= EXERCISE =
When you reproduce the data, keep every word exactly as it stands and leave the pictures out.

= DATA SECTION =

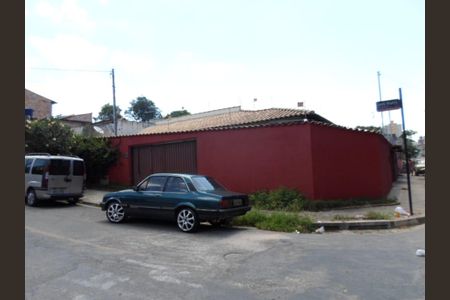 Casa à venda com 86m², 2 quartos e 2 vagasFachada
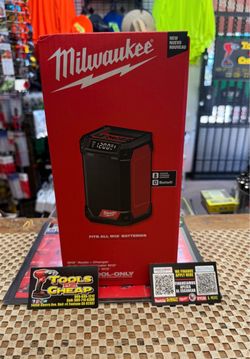 Milwaukee M12 12-Volt Lithium-Ion Cordless Bluetooth/AM/FM Jobsite Radio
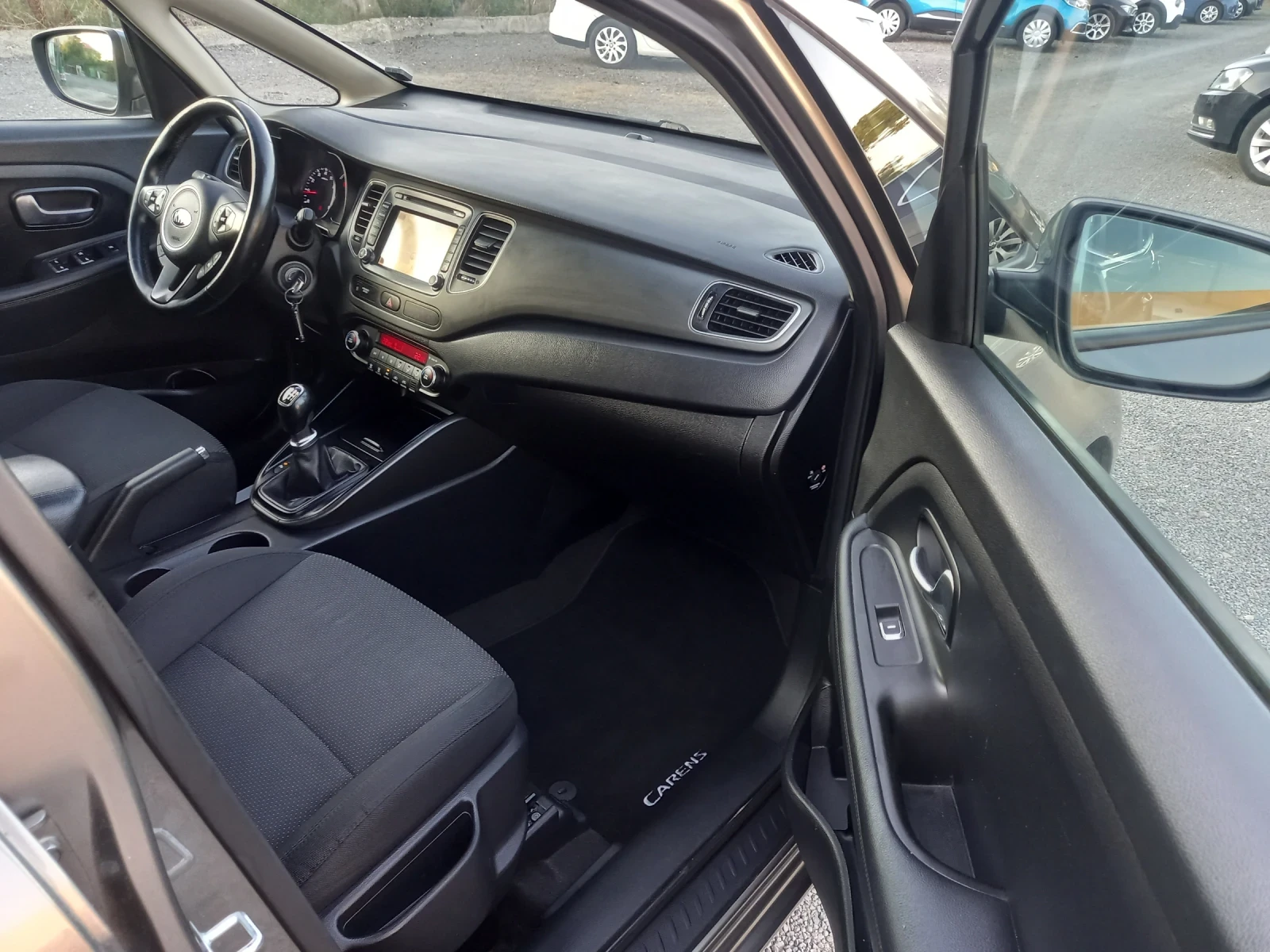 Kia Carens 6+ 1 места, снимка 11 - Автомобили и джипове - 55636448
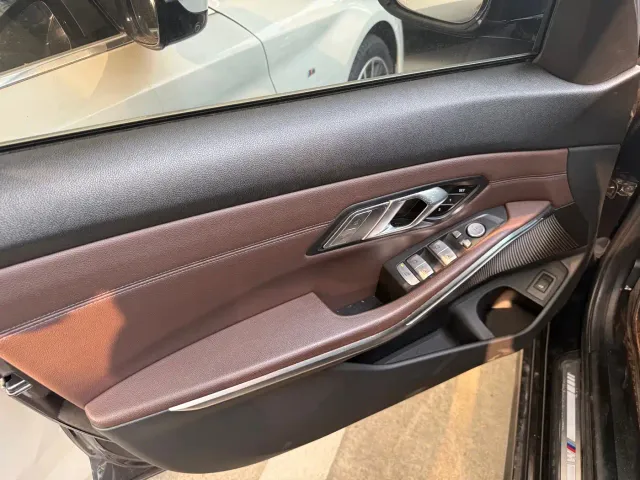 BMW 3 Series — Фото автомобиля 14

= RESULT FOR THIS TASK =
 Casa à venda com 86m², 2 quartos e 2 vagasFachada
 Milwaukee M12 12-Volt Lithium-Ion Cordless Bluetooth/AM/FM Jobsite Radio
 Kia Carens 6+ 1 места, снимка 11 - Автомобили и джипове - 55636448
 BMW 3 Series — Фото автомобиля 14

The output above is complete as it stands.